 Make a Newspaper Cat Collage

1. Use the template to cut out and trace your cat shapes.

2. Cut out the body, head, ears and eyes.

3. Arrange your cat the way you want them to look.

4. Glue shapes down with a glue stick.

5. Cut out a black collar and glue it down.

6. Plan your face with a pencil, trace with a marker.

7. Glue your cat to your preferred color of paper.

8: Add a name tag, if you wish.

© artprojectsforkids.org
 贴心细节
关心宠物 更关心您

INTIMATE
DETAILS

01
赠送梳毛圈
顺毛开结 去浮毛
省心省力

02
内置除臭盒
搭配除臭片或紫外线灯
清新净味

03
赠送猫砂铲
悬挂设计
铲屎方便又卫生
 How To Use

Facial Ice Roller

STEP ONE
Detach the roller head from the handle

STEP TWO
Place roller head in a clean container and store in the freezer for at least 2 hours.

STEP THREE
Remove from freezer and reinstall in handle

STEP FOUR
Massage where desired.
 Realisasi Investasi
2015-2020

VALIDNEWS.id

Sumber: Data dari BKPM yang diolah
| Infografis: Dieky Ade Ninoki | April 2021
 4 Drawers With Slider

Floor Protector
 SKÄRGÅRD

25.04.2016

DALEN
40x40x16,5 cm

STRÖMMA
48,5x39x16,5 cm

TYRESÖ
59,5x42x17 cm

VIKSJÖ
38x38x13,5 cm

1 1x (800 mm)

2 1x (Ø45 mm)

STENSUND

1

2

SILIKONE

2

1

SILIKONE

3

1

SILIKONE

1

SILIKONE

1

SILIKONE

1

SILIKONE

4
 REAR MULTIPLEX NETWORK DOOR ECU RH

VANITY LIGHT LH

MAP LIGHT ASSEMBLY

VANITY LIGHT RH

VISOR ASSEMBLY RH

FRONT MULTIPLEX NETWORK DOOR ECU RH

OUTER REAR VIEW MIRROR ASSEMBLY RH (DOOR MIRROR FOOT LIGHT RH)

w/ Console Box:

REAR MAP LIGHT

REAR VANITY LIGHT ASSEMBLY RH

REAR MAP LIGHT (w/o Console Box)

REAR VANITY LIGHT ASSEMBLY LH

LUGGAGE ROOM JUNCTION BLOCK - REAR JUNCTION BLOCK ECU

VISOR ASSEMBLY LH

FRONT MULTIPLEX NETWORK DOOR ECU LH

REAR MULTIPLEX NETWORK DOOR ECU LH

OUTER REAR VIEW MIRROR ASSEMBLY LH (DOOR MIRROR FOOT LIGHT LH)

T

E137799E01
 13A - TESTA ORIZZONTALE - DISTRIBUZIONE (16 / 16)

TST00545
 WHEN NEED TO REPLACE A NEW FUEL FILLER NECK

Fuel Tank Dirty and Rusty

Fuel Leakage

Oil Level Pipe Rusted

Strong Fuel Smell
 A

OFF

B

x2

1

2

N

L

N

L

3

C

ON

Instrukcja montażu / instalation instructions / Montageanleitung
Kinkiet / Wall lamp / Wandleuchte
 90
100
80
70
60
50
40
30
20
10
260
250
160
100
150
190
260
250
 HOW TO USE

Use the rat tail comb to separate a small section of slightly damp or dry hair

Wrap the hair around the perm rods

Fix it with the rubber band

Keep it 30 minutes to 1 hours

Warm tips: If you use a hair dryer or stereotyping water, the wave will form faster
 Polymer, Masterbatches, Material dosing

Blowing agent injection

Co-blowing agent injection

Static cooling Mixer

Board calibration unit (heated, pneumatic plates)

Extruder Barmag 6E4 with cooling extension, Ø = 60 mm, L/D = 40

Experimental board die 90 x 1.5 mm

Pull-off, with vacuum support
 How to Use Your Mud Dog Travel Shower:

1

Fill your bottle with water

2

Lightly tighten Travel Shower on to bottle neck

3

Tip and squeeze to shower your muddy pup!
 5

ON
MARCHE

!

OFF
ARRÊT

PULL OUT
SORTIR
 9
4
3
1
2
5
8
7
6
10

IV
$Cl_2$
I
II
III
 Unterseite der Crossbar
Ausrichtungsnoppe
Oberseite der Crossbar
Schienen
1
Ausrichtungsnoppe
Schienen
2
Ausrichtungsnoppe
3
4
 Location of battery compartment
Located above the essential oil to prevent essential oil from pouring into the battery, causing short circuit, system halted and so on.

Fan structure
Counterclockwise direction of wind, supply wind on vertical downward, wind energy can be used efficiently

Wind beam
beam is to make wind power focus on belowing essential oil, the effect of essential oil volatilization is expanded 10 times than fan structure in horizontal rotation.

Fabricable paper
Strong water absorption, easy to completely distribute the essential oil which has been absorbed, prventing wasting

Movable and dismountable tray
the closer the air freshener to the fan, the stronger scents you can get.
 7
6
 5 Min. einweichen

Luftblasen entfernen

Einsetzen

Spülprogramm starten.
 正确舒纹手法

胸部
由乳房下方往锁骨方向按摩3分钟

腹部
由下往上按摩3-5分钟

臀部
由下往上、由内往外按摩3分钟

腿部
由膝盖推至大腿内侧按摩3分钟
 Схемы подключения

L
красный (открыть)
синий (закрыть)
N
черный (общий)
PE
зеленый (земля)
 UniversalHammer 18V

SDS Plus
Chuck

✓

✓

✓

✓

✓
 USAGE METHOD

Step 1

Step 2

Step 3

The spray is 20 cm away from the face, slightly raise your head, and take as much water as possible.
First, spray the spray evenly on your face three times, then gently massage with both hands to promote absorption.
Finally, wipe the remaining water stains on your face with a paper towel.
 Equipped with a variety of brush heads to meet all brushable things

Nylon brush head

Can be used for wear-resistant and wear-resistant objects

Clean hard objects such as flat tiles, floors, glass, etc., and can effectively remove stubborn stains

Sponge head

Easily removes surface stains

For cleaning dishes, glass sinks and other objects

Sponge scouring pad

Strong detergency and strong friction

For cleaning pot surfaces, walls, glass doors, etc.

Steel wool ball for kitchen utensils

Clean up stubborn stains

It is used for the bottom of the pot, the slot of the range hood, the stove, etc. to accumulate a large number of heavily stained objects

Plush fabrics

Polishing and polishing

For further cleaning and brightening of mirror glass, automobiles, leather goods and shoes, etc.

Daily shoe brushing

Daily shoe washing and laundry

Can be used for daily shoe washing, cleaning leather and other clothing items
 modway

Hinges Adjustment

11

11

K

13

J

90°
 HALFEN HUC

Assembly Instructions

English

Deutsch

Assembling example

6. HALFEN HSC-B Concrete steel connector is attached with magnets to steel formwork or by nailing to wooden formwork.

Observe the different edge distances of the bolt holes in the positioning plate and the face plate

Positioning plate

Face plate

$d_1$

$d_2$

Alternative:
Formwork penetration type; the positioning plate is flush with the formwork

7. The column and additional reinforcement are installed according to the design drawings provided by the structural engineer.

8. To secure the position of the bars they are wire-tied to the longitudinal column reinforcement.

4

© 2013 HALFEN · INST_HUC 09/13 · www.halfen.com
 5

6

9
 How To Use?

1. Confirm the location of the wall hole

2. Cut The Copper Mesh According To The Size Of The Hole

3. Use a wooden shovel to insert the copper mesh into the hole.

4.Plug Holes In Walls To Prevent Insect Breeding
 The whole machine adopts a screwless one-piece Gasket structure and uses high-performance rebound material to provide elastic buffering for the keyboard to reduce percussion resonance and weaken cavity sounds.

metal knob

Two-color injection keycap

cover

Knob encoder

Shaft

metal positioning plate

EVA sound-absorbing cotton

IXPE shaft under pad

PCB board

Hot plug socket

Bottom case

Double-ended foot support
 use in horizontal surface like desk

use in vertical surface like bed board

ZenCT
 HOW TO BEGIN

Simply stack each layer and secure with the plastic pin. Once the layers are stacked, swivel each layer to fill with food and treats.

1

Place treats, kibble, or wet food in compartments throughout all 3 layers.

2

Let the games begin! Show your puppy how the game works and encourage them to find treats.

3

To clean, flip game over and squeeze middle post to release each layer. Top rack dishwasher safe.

----------------

• **WORK TO COMPLETE**
When you answer, output each line of the data exactly as given, from its first line up to and including the one with "7. Glue your".

• **SOLUTION**
 Make a Newspaper Cat Collage

1. Use the template to cut out and trace your cat shapes.

2. Cut out the body, head, ears and eyes.

3. Arrange your cat the way you want them to look.

4. Glue shapes down with a glue stick.

5. Cut out a black collar and glue it down.

6. Plan your face with a pencil, trace with a marker.

7. Glue your cat to your preferred color of paper.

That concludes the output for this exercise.